Durante o mestrado, a pesquisadora propôs-se a incentivar a busca de alternativas que contribuam para a sustentabilidade da aldeia e para reavivar os saberes e fazeres dos umutina. Ela conversou com anciãos e jovens alunos da comunidade para investigar possibilidades de manejo do território que reconstruíssem conhecimentos tradicionais já em esquecimento, como o cuidado da roça. A dissertação transformou-se em um livro, publicado em 2018.

 

APROFUNDAR O CONHECIMENTO – Em 2014, Eliane Boroponepa decidiu dar continuidade à pesquisa ao ingressar no doutorado do Programa de Pós-Graduação em Antropologia Social (PPGAS), um dos primeiros a implementar a política de cotas na UnB. A vaga de Eliane foi preenchida pelo critério de cotas para indígenas.

 

Em sua tese, a indígena agregou suas experiências, desde o processo de escolarização até a trajetória como professora e acadêmica, e apresentou os desafios e avanços da educação indígena na manutenção da cultura Umutina. “O trabalho também traz os saberes e memórias dos anciãos e lideranças, mas principalmente dos indígenas professores, que hoje se tornaram protagonistas de todo esse processo de revitalização e valorização de nossa cultura”, explica.

 

Intitulada Aprender o conhecimento a partir da convivência: uma etnografia indígena da educação e da escola do povo Balatiponé-Umutina, a tese foi defendida no início deste mês. Orientadora da pesquisa, a professora do Departamento de Antropologia Antonádia Borges enxerga no trabalho um marco de resistência. “A tese de Eliane demonstra como a atenção constante do povo balatiponé-umutina ao que pulsa em suas vidas é o antídoto às investidas brutais para seu extermínio, tanto ontem como hoje”, considera.

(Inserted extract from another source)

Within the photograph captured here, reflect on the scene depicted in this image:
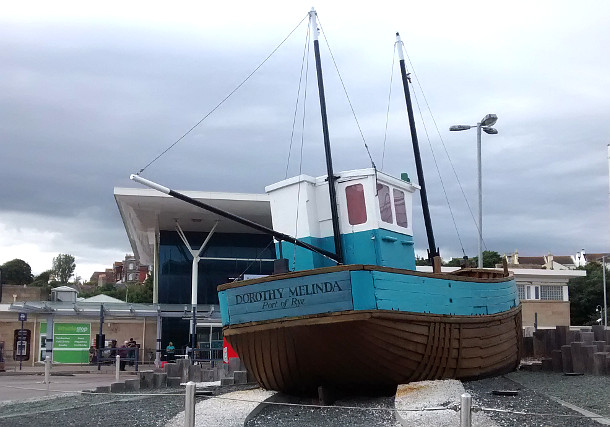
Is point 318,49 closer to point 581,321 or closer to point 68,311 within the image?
point 68,311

Durante palestra em escola pública de Tangará da Serra (MT), Eliane (esq.) compartilha saberes sobre a cultura de seu povo. Foto: Arquivo pessoal

 

Ao analisar o histórico de inserção das escolas em sua aldeia, Eliane menciona as mudanças bruscas nas perspectivas pedagógicas ali presentes desde os primeiros contatos com os não indígenas até então. “A princípio, a escola estava no território como uma forma de acabar com essa cultura, porque aprender a ler e escrever é uma forma de integração, de assimilar a cultura indígena à sociedade”, observa.

 

Segundo a pesquisadora, somente na década de 1990 se consolida um novo olhar sobre a educação na comunidade, com a formação dos primeiros docentes indígenas na região. Esses professores passaram a dialogar com lideranças locais e anciãos e a incluir os conhecimentos tradicionais no currículo escolar. “É outro olhar, a partir da concepção indígena que versa a questão da revitalização e do fortalecimento da cultura, dos saberes e fazeres do povo Umutina”, ressalta. 

 

Uma das consequências desse processo é a presença cada vez mais marcante de elementos da cultura umutina no cotidiano de sua população. “Apesar de toda a conjuntura opressora, o povo umutina resistiu. Há pouco mais de dez anos, ele era invisível. Hoje, a comunidade tem uma grande visibilidade a nível local, mas também nacional, mostrando sua dança, sua pintura, seu artesanato e seus cânticos”, comemora a pesquisadora.

 

APRENDIZADOS ENRIQUECEDORES – Em suas vivências acadêmicas, Eliane teve a oportunidade de transitar por diferentes lugares e culturas. No doutorado, fez intercâmbio no Suriname, onde conviveu com os maroons, povos de descendência africana com história similar a dos quilombolas. Também passou um período na Colômbia para conhecer o processo de formação de professores indígenas daquele país, aprendizado que a inspirou no trabalho como educadora em sua comunidade e que também relata em sua tese.

 

Por essas e outras experiências, Eliane expressa seu orgulho pela passagem na Universidade. “Consegui como resistência estar perpassando esse espaço, que é muito sistemático e radical, cobra muito de você. Ao estar na academia, pude dialogar e mostrar que existem outros saberes que a universidade precisa ter conhecimento. Antes, nossos povos eram objetos de pesquisa, hoje podemos nos pesquisar”, celebra.